### TASK GOAL
Please pick out every line in the records below that contains the string "bounding" and copy those lines. Case counts.

### Extracted records
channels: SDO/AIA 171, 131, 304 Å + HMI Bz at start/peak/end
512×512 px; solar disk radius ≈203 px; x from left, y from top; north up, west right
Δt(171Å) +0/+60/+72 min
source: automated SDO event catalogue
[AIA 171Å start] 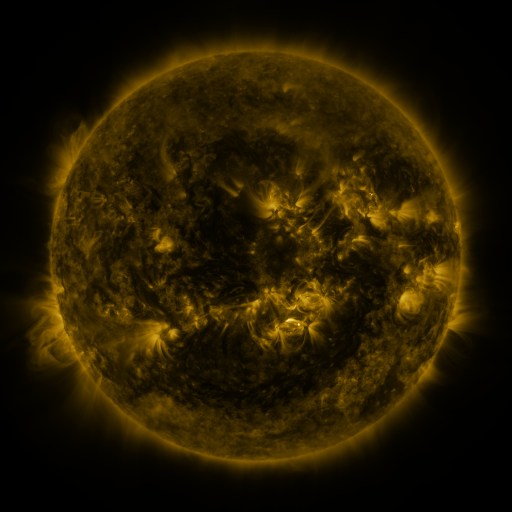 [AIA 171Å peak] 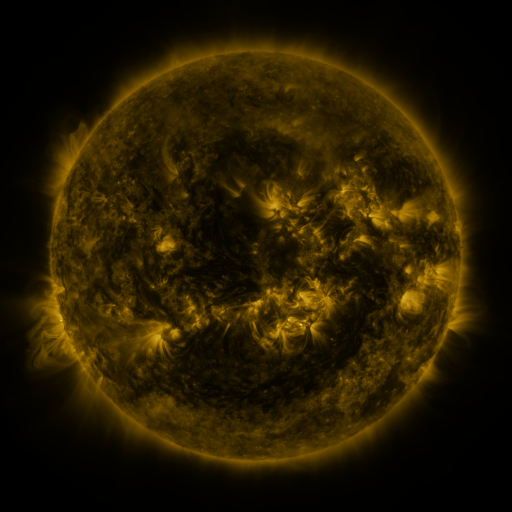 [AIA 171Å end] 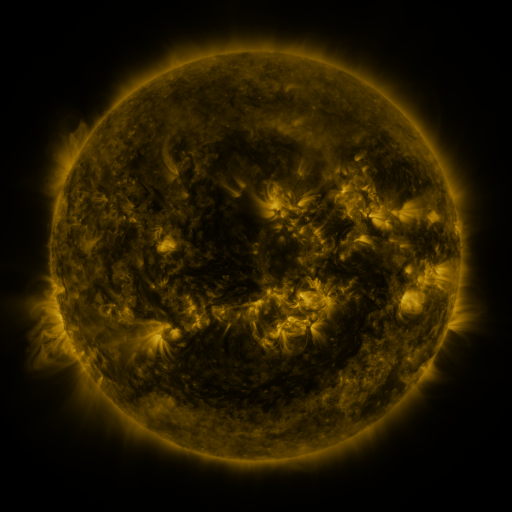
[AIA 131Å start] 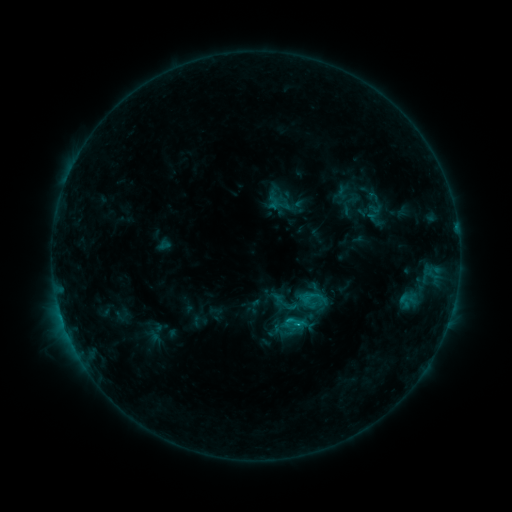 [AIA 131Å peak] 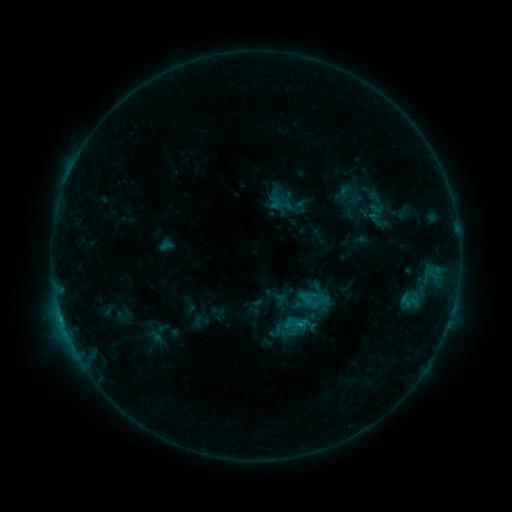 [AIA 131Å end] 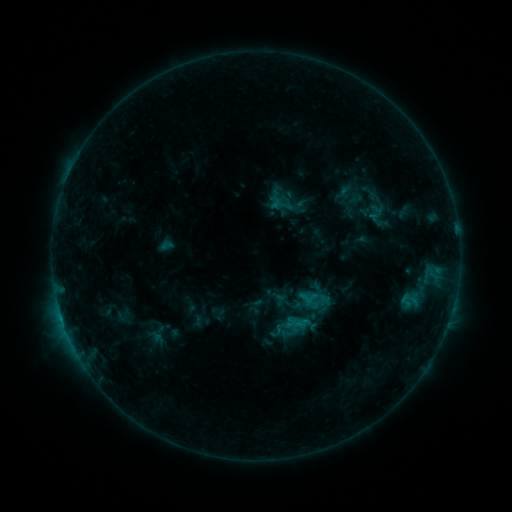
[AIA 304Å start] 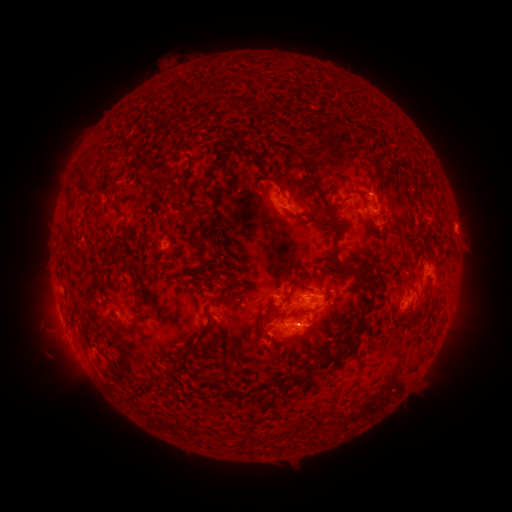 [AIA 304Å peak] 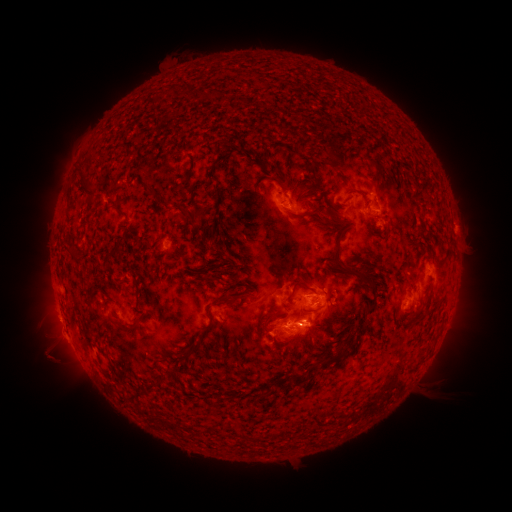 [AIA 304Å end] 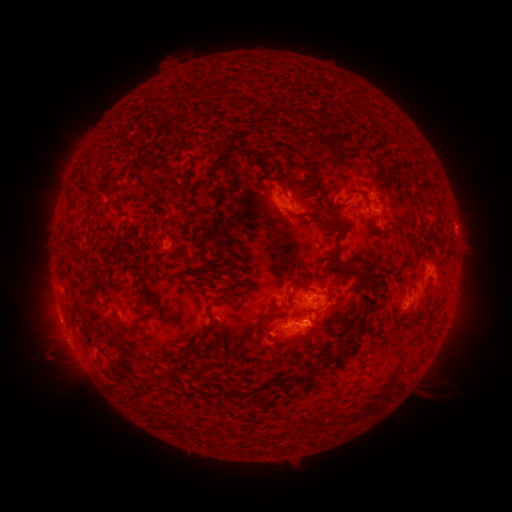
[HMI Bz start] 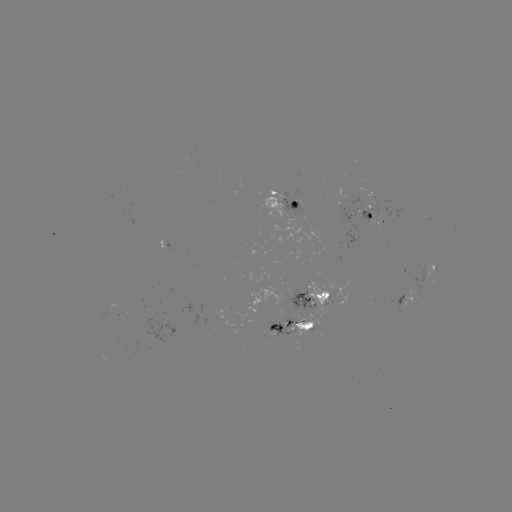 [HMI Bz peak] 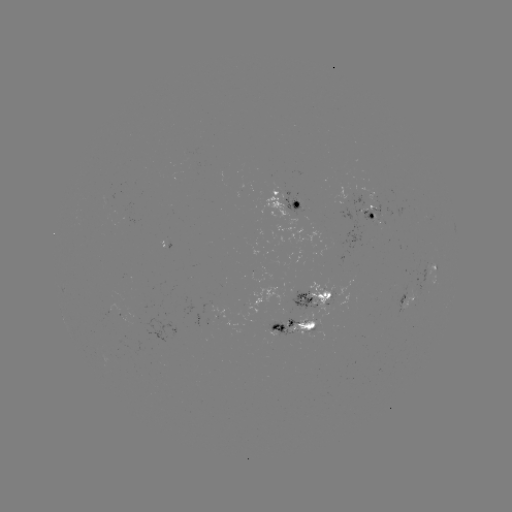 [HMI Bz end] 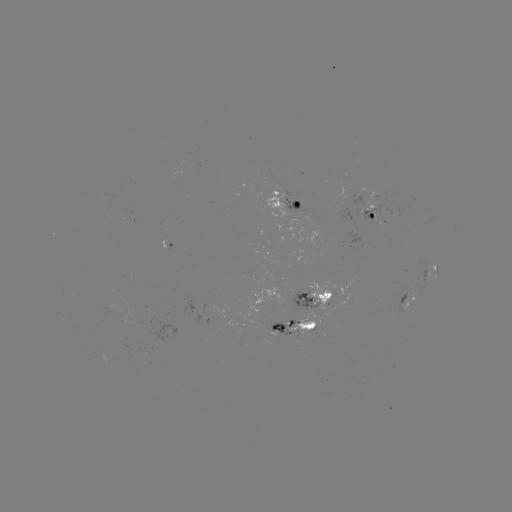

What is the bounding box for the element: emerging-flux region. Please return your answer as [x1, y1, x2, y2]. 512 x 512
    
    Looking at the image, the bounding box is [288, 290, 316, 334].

### TASK RESPONSE
What is the bounding box for the element: emerging-flux region. Please return your answer as [x1, y1, x2, y2]. 512 x 512
    Looking at the image, the bounding box is [288, 290, 316, 334].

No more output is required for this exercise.